Interventions against degenerative aging

Potential interventions to ameliorate degenerative aging

Ilia Stambler

A long road ahead

The interventions into the degenerative aging process are still in their infancy.1 A long effortful road will yet need to be traveled from basic research on cell cultures and animal models to effective, safe and widely available human therapies.2 Many dangers to human health (such as overdose and overstimulation) and many unsubstantiated false claims yet await on this road, that need to be guarded against as much as possible.3 Yet vast promising research is progressing, especially as regards potential pharmaceutical interventions into the aging process.4,5 Below are some examples.

  1. Targeting Aging with Metformin

On November 28, 2015, the FDA approved the testing of Metformin, a decades-old anti-diabetic (blood sugar reducing) medication (of the biguanide class), as the first drug to treat degenerative aging, rather than particular diseases or symptoms, as a way to prevent general age-associated multimorbidity (postponing the emergence of several age-related diseases and dysfunctions at once).6,7 Though the study concept may be seminal, as of this writing in 2017, sufficient funding for this trial has been lacking.

> **Information supplied**
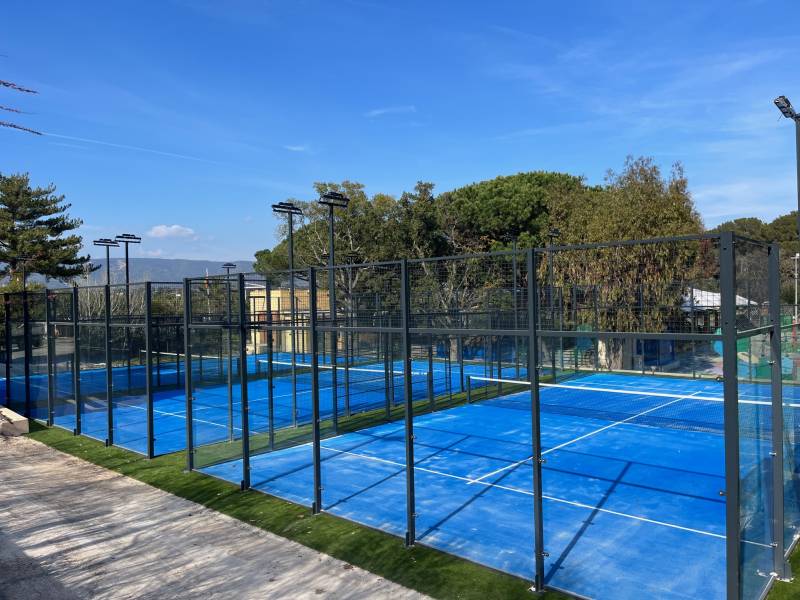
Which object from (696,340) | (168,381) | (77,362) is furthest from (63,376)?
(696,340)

==

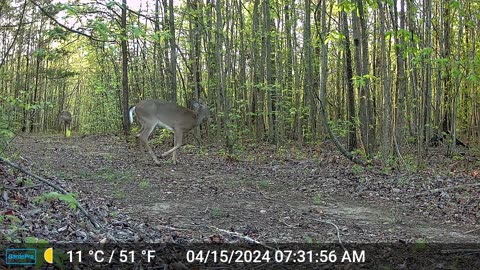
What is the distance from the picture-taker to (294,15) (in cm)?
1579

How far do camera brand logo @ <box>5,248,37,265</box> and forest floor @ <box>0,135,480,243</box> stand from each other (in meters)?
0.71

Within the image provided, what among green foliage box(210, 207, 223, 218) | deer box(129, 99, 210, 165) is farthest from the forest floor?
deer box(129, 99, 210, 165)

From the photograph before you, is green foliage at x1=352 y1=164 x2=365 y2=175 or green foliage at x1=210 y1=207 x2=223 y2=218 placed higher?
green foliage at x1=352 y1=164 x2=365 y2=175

...

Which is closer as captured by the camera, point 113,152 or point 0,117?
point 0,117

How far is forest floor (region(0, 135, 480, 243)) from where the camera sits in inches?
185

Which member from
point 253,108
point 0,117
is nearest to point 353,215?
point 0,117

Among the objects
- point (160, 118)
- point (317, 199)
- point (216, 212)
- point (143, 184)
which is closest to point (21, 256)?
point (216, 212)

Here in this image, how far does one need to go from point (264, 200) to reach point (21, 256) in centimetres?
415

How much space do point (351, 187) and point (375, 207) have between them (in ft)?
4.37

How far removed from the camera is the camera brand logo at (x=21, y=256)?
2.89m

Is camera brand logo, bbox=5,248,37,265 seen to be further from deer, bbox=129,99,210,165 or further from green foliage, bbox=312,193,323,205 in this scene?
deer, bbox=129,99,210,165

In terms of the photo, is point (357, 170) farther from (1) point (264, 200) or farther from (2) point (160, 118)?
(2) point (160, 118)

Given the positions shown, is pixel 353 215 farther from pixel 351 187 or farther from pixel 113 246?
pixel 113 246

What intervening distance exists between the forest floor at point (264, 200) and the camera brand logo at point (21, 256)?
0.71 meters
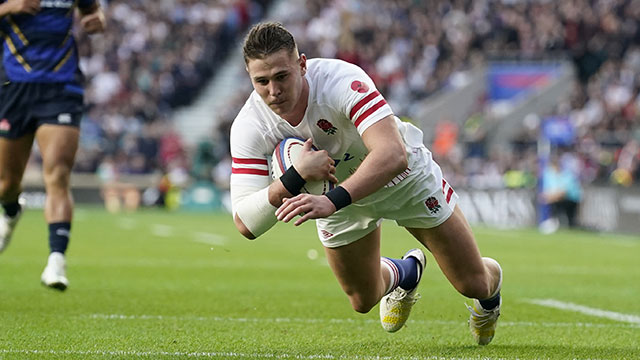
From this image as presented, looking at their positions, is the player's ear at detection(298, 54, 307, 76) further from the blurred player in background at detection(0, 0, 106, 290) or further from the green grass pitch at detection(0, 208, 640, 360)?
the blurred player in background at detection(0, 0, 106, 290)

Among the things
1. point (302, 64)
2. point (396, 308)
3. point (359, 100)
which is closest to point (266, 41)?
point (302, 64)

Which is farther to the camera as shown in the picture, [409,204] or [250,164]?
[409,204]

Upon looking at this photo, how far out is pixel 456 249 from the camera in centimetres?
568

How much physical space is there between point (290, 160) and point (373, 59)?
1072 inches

> **Exercises**
- 1) According to the text on interventions against degenerative aging, on what date did the FDA approve the testing of Metformin as a drug to treat degenerative aging?
- 2) In the text on interventions against degenerative aging, what reason is given for testing Metformin against degenerative aging itself rather than against particular diseases or symptoms?

> **Answers for the exercise**
- 1) November 28, 2015.

- 2) The testing is meant to prevent general age-associated multimorbidity. That means postponing the emergence of several age-related diseases and dysfunctions at once.